Most clients will not sign a model release because they are affraid where their photos will be used. As I do many studio shots nowadays, I'd like to be able to send some of these shots to the challenges here.

Message edited by author 2011-11-01 13:52:26.
11/01/2011 01:46:44 PM · #2
yes, better safe than sorry. You could also just personally ask them through email. Then it's "on paper" whether or not they want their images on the site without them actually signing anything officially
11/01/2011 01:55:59 PM · #3
Thanks...
Does anybody ask every client to sign a model release?
I think I should do that, but I'm not sure how this is seen by the client itself. In the end I'm not trying to lie to them or use their images in something which could cause any problems to them, but I understand when someone don't want to sign the form.
11/01/2011 01:59:29 PM · #4
Without a model release, you cannot make money from the photos, but they can (to the best of my knowledge) be used for your personal use and editorial use, including portfolios and whatnot. I would hesitate to include DPC in this, as it is on the web, and any web photos are pretty much open to the public.
Many photographers include this as a standard part of their contract. If the client refuses to sign, there may be a monetary penalty or the photographer may pass on services. This is, at least, what I've seen laid out by a large number of people online as their approach.
11/01/2011 01:59:52 PM · #5
Don't you have them sign some kind of agreement/contract when you agree to do work for them?

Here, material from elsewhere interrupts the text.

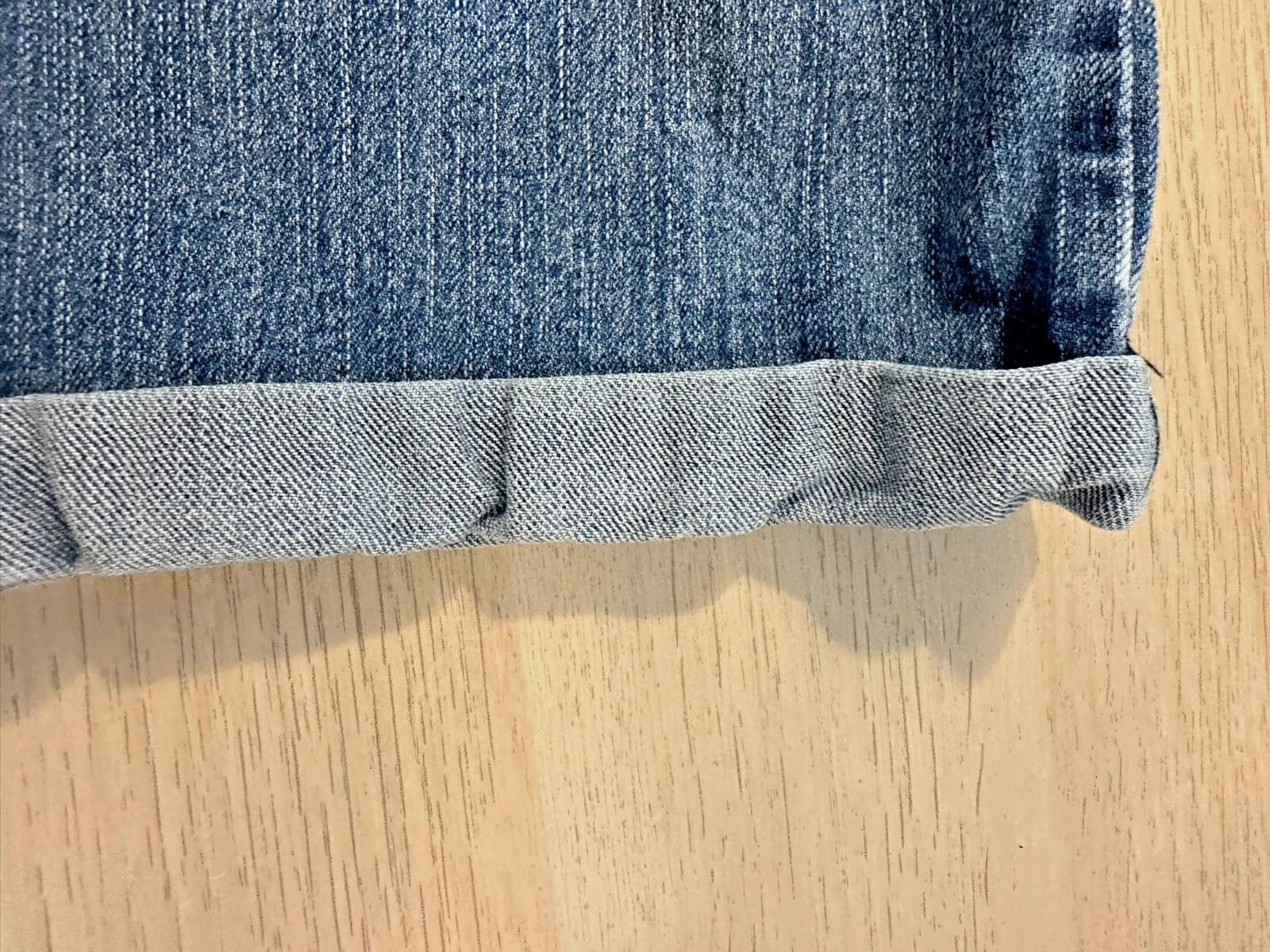 Designer Gloria Vanderbilt Amanda Classic Jeans – Size 12, Blue Size 34" / US 12 / IT 48 - 9 Thumbnail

Just add a little blurb about your self-promotional usage including photo contests and that should be fine. If anyone objects, it's easy enough to simply line out that section, initial and date it before signing.
11/01/2011 02:17:25 PM · #6
Originally posted by spiritualspatula:

Without a model release, you cannot make money from the photos, but they can (to the best of my knowledge) be used for your personal use and editorial use, including portfolios and whatnot. I would hesitate to include DPC in this, as it is on the web, and any web photos are pretty much open to the public.
Many photographers include this as a standard part of their contract. If the client refuses to sign, there may be a monetary penalty or the photographer may pass on services. This is, at least, what I've seen laid out by a large number of people online as their approach.

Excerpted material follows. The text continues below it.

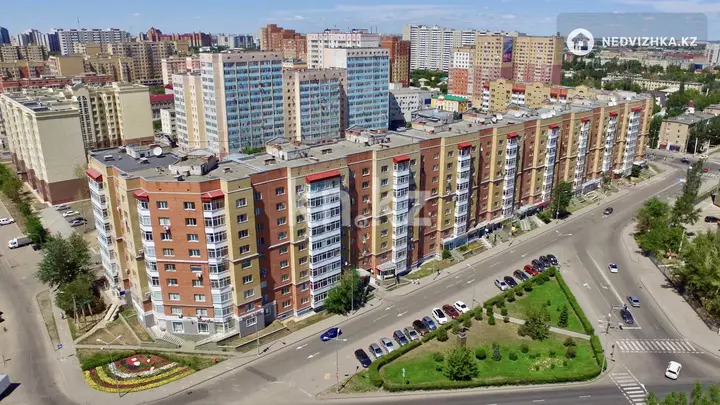 76.6 м², 2-комнатная квартира, этаж 6 из 9, 77 м², изображение - 1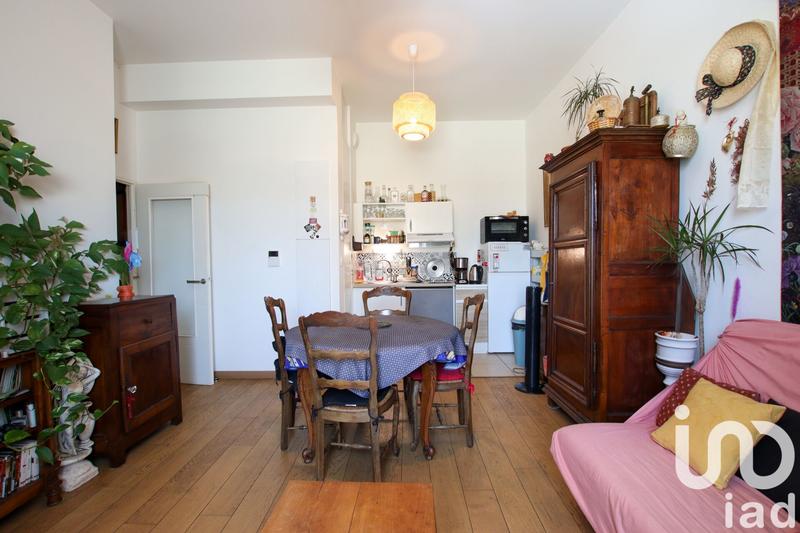 Appartement - 43 m² - 2 pièces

A personal portfolio is probably OK, but an online gallery or other material intended to create business for the photographer could be considered advertising. In which case a release would be required...even if it's not, it's better safe than sorry and it's just being considerate to get consent.
11/01/2011 02:18:21 PM · #7
Thank you all!

I will think about it, but I think that adding a clause for the authorization for promotional and contests is the best way to go.
That way it will be part of the general agreement and I think most clients will not argue about that. Adding an addiotional fee for not agreeing with this clause would be good also, but I think it is unnecessary and will be contrary to the way we usually work on our studio. I prefer to let them choose freely or maybe turn this into a required condition to sign the contract instead of charging something else for not agreeing.

11/01/2011 02:59:02 PM · #8
Originally posted by Spork99:

Originally posted by spiritualspatula:

Without a model release, you cannot make money from the photos, but they can (to the best of my knowledge) be used for your personal use and editorial use, including portfolios and whatnot. I would hesitate to include DPC in this, as it is on the web, and any web photos are pretty much open to the public.
Many photographers include this as a standard part of their contract. If the client refuses to sign, there may be a monetary penalty or the photographer may pass on services. This is, at least, what I've seen laid out by a large number of people online as their approach.


A personal portfolio is probably OK, but an online gallery or other material intended to create business for the photographer could be considered advertising. In which case a release would be required...even if it's not, it's better safe than sorry and it's just being considerate to get consent.


Yup. Exactly what I was getting at. While it's sorta a "portfolio" it isn't, and it's also ripe for the taking, so caution is warranted.